E for Egg

 

Ashu woke up to the sound of the milkman’s cycle bell. He stayed in bed for some more time snuggling up to his grandma and reveling in her warmth. But the lure of the dewy morning proved too much for him and he ran out without even stopping to brush his teeth. He loved to roam around outside in the compound in the stillness of the morning. The dew drops formed tiny sparkling ornaments on the leaves and the air was almost sweet in its freshness. The only sounds were the chirping of the birds and the swish of the broom while Amma swept the courtyard. Ashu had often heard his Achan(father) extol the virtues of life in the village. This was one point on which 6 yr old Ashu wholeheartedly agreed with him.
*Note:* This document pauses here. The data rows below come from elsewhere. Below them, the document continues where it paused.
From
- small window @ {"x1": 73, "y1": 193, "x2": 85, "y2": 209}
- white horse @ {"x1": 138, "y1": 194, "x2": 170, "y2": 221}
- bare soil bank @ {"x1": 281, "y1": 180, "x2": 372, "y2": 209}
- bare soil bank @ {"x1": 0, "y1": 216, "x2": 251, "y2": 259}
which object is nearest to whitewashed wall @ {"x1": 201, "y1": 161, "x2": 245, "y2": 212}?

Both of them had quite a number of arguments on quite a number of topics, most of which revolved around studies. Ashu considered school a necessary evil. He would have loved to be born in pre-historic times when man only had to worry about food and safety. Imagine how exciting life would have been ? No more sitting in boring classrooms. He could roam around the jungle the whole day with his friends and come home in the evening to his mother who of course would have a warm hug and bowls of hot rice and fish for him. Wait, would he have to make the bowl himself ? Would he get bitten by scorpions ? His teacher had said that scorpion bites were extremely painful. Ashu’s thoughts on life in the jungle were cut short by his mother’s voice.”Ashu !” she shouted loudly. Amma sounded annoyed. She must have been calling him for some time.

Ashu rushed to the kitchen where she was sure to be found during the morning hours. She was busily mixing the batter for dosa (rice crepes). “Ashu, quickly drink your milk and get ready for school” Amma said hurriedly. Ashu loved the former activity and hated the latter. “And Ashu, can you let the hens out of the coop?” Amma requested in the same breath. Before she could give him any more instructions Ashu sprinted to the hens’ coop. The plump birds were displaying their displeasure at not being let out by clucking spiritedly. All of them hurried out, like busy matrons out to attend a bargain sale. Ashu glanced in the coop and let out a shout of joy. There were two eggs inside ! He loved eggs. The previous haul of eggs, which had been significantly more, had been sold to the uncle who ran the small teashop nearby. On seeing Ashu’s disappointment Amma had promised to give him 2 eggs the next time the hens laid them. Carefully removing the eggs from the hay in the coop, Ashu rushed to the kitchen. He couldn’t contain his excitement thinking of having yummy eggs. When he placed the treasure in front of Amma, a smile broke out on her face. She lovingly caressed his hair and promised to prepare them for his evening meal when he returned from school.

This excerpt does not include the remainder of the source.